== DATASET ENTRIES ==

** begin **

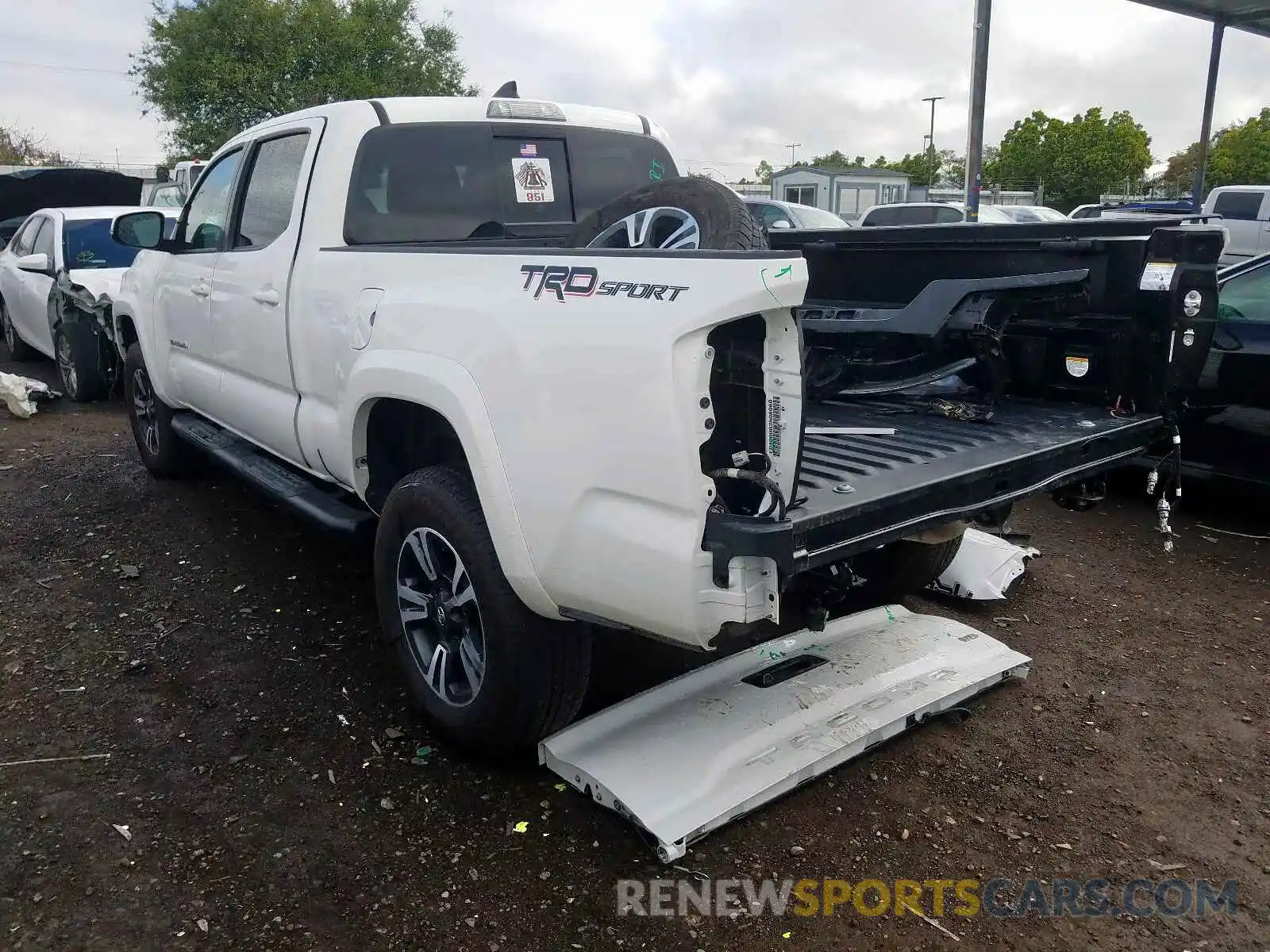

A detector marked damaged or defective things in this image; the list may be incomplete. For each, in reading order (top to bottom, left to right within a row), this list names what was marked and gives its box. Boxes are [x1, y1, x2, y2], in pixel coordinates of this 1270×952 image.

damaged white pickup truck [106, 89, 1219, 797]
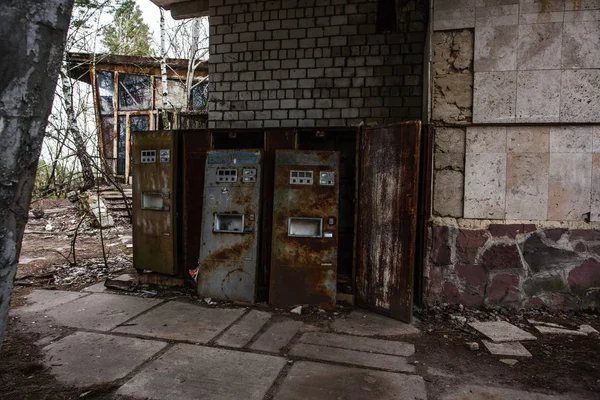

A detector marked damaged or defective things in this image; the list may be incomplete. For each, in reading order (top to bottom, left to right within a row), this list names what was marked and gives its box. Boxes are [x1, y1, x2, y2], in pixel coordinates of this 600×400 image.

corroded metal panel [132, 130, 177, 276]
rusted metal door [132, 131, 177, 276]
rusty vending machine [132, 131, 177, 276]
rusty vending machine [199, 152, 262, 302]
corroded metal panel [199, 150, 262, 304]
rusted metal door [199, 152, 262, 302]
corroded metal panel [270, 150, 340, 310]
rusted metal door [270, 150, 340, 310]
rusty vending machine [270, 151, 340, 310]
rusted metal door [356, 121, 422, 322]
corroded metal panel [356, 121, 422, 322]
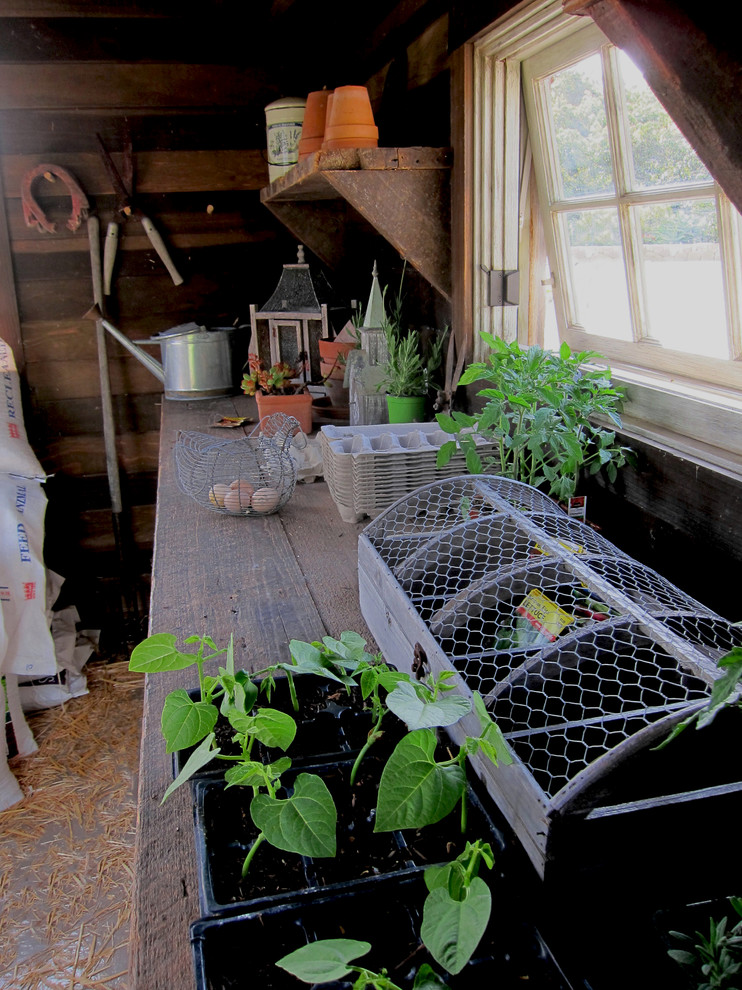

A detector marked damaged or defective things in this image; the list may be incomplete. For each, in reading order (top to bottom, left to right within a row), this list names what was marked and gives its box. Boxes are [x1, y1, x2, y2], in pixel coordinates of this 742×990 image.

rusty horseshoe [21, 168, 90, 237]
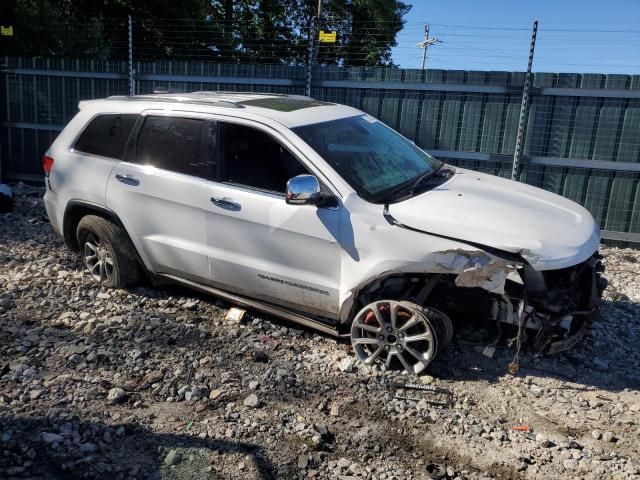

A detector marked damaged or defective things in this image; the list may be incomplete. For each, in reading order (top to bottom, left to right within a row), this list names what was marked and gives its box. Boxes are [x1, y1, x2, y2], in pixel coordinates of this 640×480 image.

crumpled hood [388, 169, 604, 270]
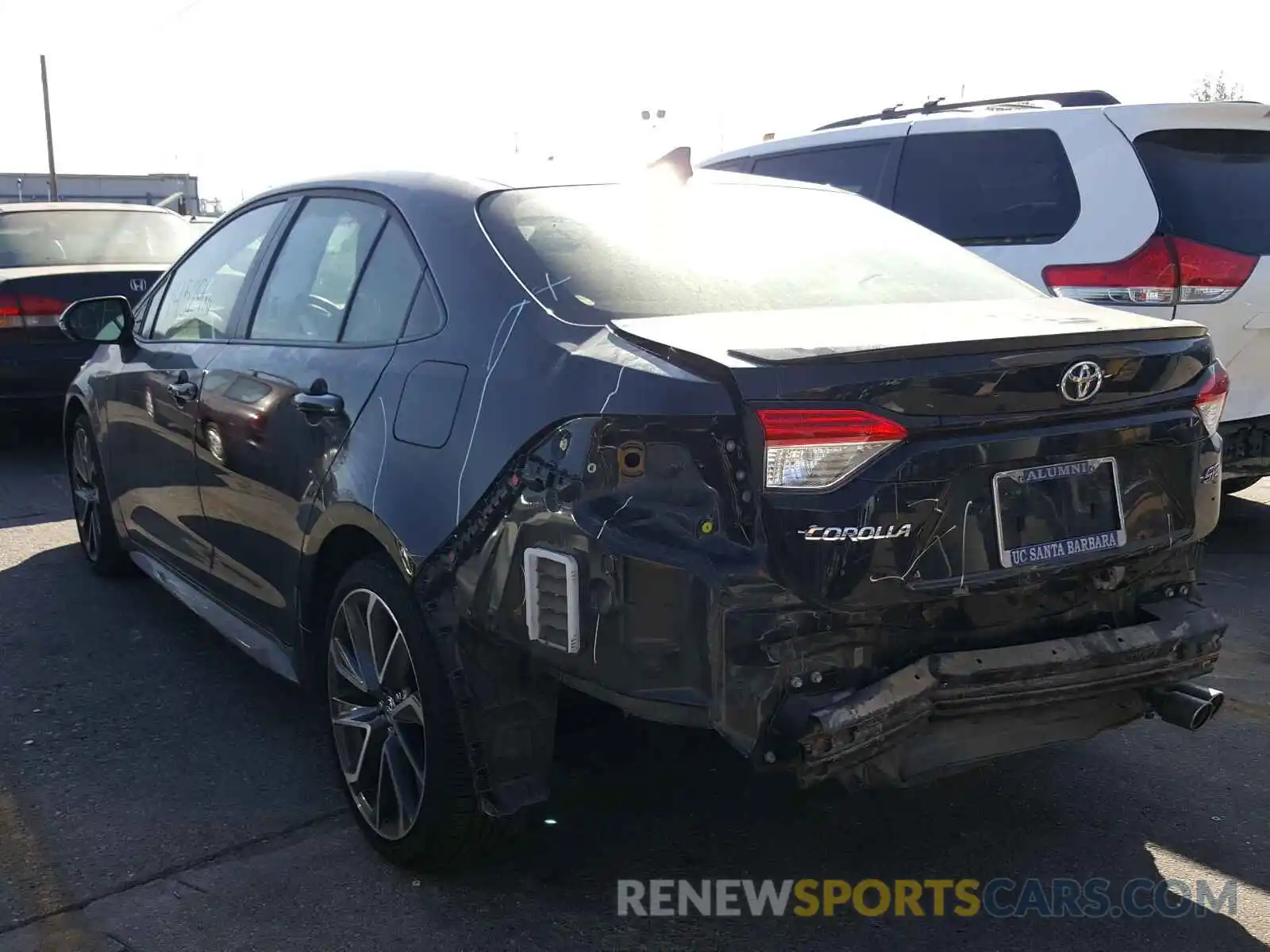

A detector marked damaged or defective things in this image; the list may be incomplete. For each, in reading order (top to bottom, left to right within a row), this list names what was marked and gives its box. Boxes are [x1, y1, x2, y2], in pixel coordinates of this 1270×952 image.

damaged toyota corolla [62, 158, 1232, 869]
crumpled rear bumper [765, 603, 1219, 787]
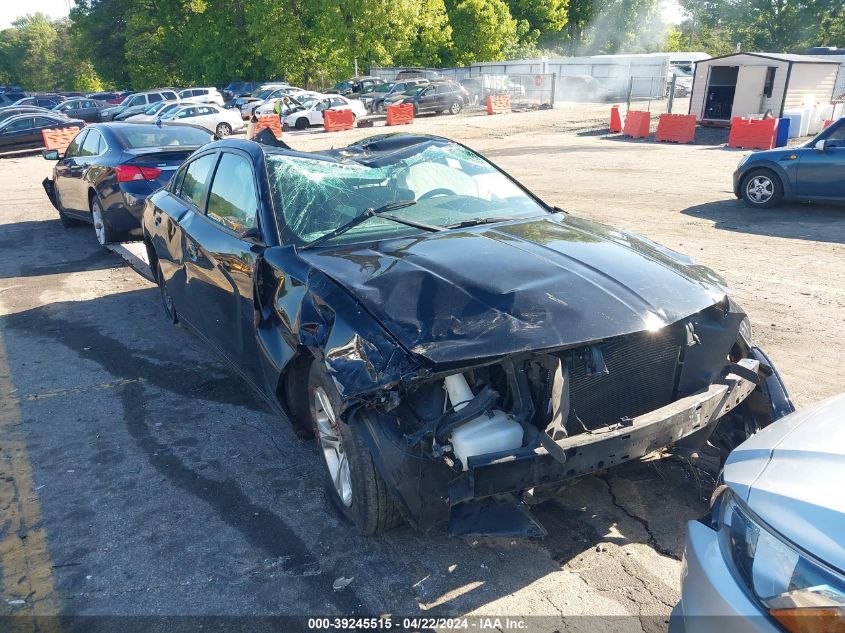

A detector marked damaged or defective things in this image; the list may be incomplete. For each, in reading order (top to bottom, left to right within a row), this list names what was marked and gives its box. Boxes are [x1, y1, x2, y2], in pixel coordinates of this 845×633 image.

shattered windshield [268, 141, 548, 247]
crumpled fender [256, 244, 422, 402]
wrecked black car [140, 133, 792, 540]
crushed hood [300, 212, 728, 362]
front bumper damage [356, 358, 764, 536]
broken headlight assembly [712, 484, 844, 628]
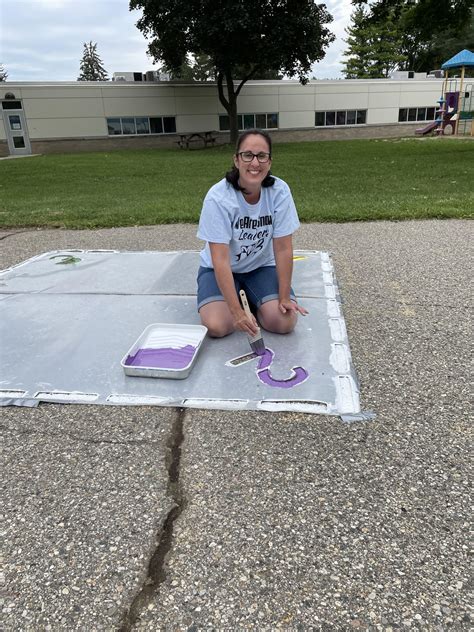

** end **

== GIVEN TASK ==
Update the records above by changing "damaged or defective" to "broken or faulty" throughout, with every other word left unchanged. Give all the records in full, leaving out the pictures.

== REPLY ==
A detector marked broken or faulty things in this image; the list may be incomplete. For each, in reading order (top to bottom, left to right within a row), this list names what was marked and gives its box. Boxes are [x1, y1, x2, y2], in pixel coordinates of this 1270×952 image.

damaged white pickup truck [106, 89, 1219, 797]

A detector marked broken or faulty things in this image; the list may be incomplete. For each, in reading order (top to bottom, left to right within a row), this list names what was marked and gives its box. Boxes are [x1, y1, x2, y2], in pixel coordinates of this 600×400 image.

corroded metal panel [132, 130, 177, 276]
rusted metal door [132, 131, 177, 276]
rusty vending machine [132, 131, 177, 276]
rusty vending machine [199, 152, 262, 302]
corroded metal panel [199, 150, 262, 304]
rusted metal door [199, 152, 262, 302]
corroded metal panel [270, 150, 340, 310]
rusted metal door [270, 150, 340, 310]
rusty vending machine [270, 151, 340, 310]
rusted metal door [356, 121, 422, 322]
corroded metal panel [356, 121, 422, 322]

A detector marked broken or faulty things in this image; the list may be incomplete. For each, in reading order (top to bottom, left to right within a row), this list names what was marked and gives its box. Boxes are [x1, y1, x2, y2], in pixel coordinates of this 742×990 image.

rusty horseshoe [21, 168, 90, 237]

A detector marked broken or faulty things in this image; the list may be incomplete. For each, in reading order (top to bottom, left to right within a row), this list names what was marked and gives its box. Boxes are [x1, y1, x2, y2], in pixel coordinates of this 640×480 image.

crumpled hood [388, 169, 604, 270]

A detector marked broken or faulty things in this image; the list may be incomplete. For each, in reading order (top to bottom, left to right within a row), this list names what was marked and gives its box. Boxes are [x1, y1, x2, y2], in pixel coordinates of this 1270×952 image.

damaged toyota corolla [62, 158, 1232, 869]
crumpled rear bumper [765, 603, 1219, 787]

A detector marked broken or faulty things in this image; the list may be incomplete. For each, in reading order (top to bottom, left to right within a row), this list names what was marked and gives its box. Boxes are [x1, y1, x2, y2], in pixel coordinates of this 845×633 image.

shattered windshield [268, 141, 548, 247]
crumpled fender [256, 244, 422, 402]
wrecked black car [140, 133, 792, 540]
crushed hood [300, 212, 728, 362]
front bumper damage [356, 358, 764, 536]
broken headlight assembly [712, 484, 844, 628]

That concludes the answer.